**EXTRAIT DU TEXTE:**
Telle était la devise de la garde impériale de l’Empereur Napoléon 1er.Héritier de cette unité d’élite, le 94e régiment d’infanterie (94e RI) perpétue cette devise tout en portant le nom de « grenadiers de la Garde » ou « La Garde ». Bien souvent dans les écrits, le régiment n’est pas désigné par son numéro, mais par cette appellation.
Élément de prestige national, la garde impériale, ce corps d’armée d’élite du Premier Empire, était constituée de soldats vétérans destinés à protéger fidèlement l’Empereur des français et à servir de réserve d’élite à la Grande Armée lors des batailles. Elle se couvrira de gloire dans la victoire comme dans la défaite. La Garde, ce corps extraordinaire et sans précédent, restera un symbole d’obéissance, d’héroïsme et de dévouement à la France et à l’Empereur dont le souvenir est impérissable et la gloire éternelle. Composée de vétérans aguerris à la fière allure, présente dans toutes les batailles de l’Empereur, la Garde, avec ses fameux « grognards », était particulièrement crainte par l’ennemi. Elle n’était engagée que pour faire pencher la décision au cours d’une bataille et à des moments propices qui se voulaient être décisifs.

**SÉRIE D'EXERCICES:**
• 1. D'après l'extrait sur la garde impériale, sous quel nom le 94e régiment d'infanterie est-il connu ?
• 2. Recopiez, s'il vous plaît, le passage de l'extrait sur la garde impériale qui s'ouvre sur les mots contenant « Telle était la » et se clôt sur « par cette appellation. ».
• 3. Énumérez les valeurs dont la Garde restera le symbole selon l'extrait sur la garde impériale.

**ENREGISTREMENTS PRÉSENTÉS:**
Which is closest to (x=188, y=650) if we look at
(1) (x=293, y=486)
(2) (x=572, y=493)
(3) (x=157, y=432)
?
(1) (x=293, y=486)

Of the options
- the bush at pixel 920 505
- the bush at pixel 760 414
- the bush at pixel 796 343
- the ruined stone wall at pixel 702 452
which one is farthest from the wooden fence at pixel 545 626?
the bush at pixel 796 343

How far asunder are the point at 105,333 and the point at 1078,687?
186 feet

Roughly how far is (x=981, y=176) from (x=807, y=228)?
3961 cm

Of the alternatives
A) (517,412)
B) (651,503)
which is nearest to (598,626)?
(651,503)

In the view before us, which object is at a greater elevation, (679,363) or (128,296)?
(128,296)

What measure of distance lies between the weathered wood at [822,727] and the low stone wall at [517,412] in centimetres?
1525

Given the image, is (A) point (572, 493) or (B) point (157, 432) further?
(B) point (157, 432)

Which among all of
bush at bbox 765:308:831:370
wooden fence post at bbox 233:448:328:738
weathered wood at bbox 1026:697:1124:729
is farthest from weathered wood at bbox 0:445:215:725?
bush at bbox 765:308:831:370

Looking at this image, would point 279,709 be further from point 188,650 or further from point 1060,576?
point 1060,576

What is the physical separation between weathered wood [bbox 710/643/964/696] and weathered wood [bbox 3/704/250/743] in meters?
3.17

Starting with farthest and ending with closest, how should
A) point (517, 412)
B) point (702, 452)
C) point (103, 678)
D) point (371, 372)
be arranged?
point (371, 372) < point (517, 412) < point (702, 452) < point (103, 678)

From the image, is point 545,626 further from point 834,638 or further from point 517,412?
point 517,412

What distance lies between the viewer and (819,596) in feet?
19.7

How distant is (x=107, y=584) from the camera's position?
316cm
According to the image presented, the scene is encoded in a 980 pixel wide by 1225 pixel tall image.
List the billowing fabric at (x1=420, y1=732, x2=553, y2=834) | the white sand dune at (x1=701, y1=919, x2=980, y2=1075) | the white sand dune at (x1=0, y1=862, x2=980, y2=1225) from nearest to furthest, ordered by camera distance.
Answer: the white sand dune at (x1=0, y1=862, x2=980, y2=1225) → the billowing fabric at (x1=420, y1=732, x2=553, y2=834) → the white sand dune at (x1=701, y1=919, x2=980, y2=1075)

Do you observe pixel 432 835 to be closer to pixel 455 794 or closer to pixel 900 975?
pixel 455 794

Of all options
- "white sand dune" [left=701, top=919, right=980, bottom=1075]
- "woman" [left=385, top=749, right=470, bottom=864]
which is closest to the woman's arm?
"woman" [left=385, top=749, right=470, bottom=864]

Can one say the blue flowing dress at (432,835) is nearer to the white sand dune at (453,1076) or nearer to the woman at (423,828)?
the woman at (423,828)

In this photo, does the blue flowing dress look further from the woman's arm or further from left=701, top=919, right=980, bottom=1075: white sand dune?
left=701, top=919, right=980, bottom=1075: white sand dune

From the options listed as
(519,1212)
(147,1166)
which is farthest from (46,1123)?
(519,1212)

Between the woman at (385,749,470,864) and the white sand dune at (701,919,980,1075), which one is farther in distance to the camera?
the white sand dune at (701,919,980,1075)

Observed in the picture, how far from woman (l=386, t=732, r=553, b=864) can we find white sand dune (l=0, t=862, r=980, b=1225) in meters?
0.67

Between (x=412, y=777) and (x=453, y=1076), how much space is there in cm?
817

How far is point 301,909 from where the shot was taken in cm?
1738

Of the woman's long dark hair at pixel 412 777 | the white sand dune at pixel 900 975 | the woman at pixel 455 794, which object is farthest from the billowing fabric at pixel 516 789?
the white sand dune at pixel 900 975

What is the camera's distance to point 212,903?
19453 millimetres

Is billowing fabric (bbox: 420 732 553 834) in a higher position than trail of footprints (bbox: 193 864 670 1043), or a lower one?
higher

**CORRIGÉ:**
• 1. Il porte le nom de « grenadiers de la Garde » ou « La Garde ».

• 2.
Telle était la devise de la garde impériale de l’Empereur Napoléon 1er.Héritier de cette unité d’élite, le 94e régiment d’infanterie (94e RI) perpétue cette devise tout en portant le nom de « grenadiers de la Garde » ou « La Garde ». Bien souvent dans les écrits, le régiment n’est pas désigné par son numéro, mais par cette appellation.

• 3. L'obéissance, l'héroïsme et le dévouement à la France et à l'Empereur.